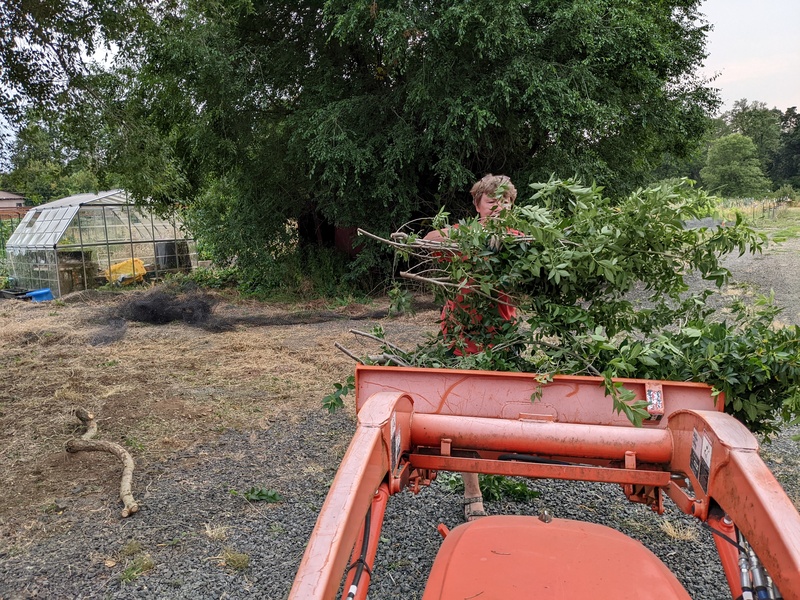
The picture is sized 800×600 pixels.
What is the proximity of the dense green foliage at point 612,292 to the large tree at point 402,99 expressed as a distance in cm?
875

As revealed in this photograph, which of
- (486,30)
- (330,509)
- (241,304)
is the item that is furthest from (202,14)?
(330,509)

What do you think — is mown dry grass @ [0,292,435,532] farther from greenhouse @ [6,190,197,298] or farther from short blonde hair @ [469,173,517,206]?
greenhouse @ [6,190,197,298]

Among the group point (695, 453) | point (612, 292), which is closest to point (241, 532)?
point (612, 292)

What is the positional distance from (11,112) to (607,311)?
6.84 m

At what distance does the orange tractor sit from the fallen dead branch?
2.35 m

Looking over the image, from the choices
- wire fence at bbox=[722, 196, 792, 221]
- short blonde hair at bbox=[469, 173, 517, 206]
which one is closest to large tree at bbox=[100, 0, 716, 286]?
short blonde hair at bbox=[469, 173, 517, 206]

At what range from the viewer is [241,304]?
49.2ft

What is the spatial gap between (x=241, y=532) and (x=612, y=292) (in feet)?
8.56

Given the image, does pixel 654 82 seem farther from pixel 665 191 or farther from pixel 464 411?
pixel 464 411

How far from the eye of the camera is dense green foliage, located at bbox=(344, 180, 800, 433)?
2.59 metres

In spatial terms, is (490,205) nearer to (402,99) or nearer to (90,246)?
(402,99)

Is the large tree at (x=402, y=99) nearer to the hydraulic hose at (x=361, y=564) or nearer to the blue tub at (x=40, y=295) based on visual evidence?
the blue tub at (x=40, y=295)

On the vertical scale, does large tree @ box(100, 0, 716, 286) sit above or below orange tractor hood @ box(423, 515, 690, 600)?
above

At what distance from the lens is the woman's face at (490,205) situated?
11.0ft
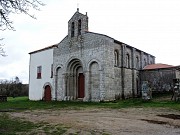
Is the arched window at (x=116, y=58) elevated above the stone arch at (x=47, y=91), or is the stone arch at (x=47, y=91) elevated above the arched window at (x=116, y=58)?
the arched window at (x=116, y=58)

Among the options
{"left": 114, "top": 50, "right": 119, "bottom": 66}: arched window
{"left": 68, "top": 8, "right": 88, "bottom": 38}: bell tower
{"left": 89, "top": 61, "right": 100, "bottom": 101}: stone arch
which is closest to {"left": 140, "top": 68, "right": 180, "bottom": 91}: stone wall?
{"left": 114, "top": 50, "right": 119, "bottom": 66}: arched window

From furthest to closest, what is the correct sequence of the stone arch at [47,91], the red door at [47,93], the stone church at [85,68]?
1. the red door at [47,93]
2. the stone arch at [47,91]
3. the stone church at [85,68]

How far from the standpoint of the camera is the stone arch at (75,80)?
25578 mm

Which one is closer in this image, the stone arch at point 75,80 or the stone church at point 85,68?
the stone church at point 85,68

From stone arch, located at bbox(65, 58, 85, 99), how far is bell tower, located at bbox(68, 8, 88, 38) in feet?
10.3

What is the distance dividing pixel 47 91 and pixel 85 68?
319 inches

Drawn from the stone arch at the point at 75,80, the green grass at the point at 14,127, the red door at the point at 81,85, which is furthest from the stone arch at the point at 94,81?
the green grass at the point at 14,127

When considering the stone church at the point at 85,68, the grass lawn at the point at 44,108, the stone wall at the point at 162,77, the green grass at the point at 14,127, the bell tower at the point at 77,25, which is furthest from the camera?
the stone wall at the point at 162,77

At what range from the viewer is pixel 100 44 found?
73.9ft

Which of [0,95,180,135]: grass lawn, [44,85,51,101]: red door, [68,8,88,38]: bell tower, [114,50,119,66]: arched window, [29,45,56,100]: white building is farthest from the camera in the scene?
[29,45,56,100]: white building

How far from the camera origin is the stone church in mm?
22312

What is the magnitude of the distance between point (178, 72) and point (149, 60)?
25.1 ft

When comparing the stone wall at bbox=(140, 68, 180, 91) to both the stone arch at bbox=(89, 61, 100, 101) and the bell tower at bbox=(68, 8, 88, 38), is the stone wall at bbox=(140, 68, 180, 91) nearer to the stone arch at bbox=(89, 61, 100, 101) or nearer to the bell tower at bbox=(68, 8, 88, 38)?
the stone arch at bbox=(89, 61, 100, 101)

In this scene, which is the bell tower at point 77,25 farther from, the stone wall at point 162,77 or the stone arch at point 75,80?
the stone wall at point 162,77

= = = = = = =

Output the data as a two-column CSV with the columns "query" and "response", one row per item. Start at the line that has "When comparing the" and go through the end of the data, putting each field in quotation marks and replacing line breaks with spaces.

_Right answer_
query,response
"When comparing the stone wall at bbox=(140, 68, 180, 91) to both the stone arch at bbox=(89, 61, 100, 101) and the bell tower at bbox=(68, 8, 88, 38), is the stone wall at bbox=(140, 68, 180, 91) nearer to the stone arch at bbox=(89, 61, 100, 101) or nearer to the bell tower at bbox=(68, 8, 88, 38)?","the stone arch at bbox=(89, 61, 100, 101)"
"In this scene, which is the bell tower at point 77,25 farther from, the stone wall at point 162,77 or the stone arch at point 75,80?","the stone wall at point 162,77"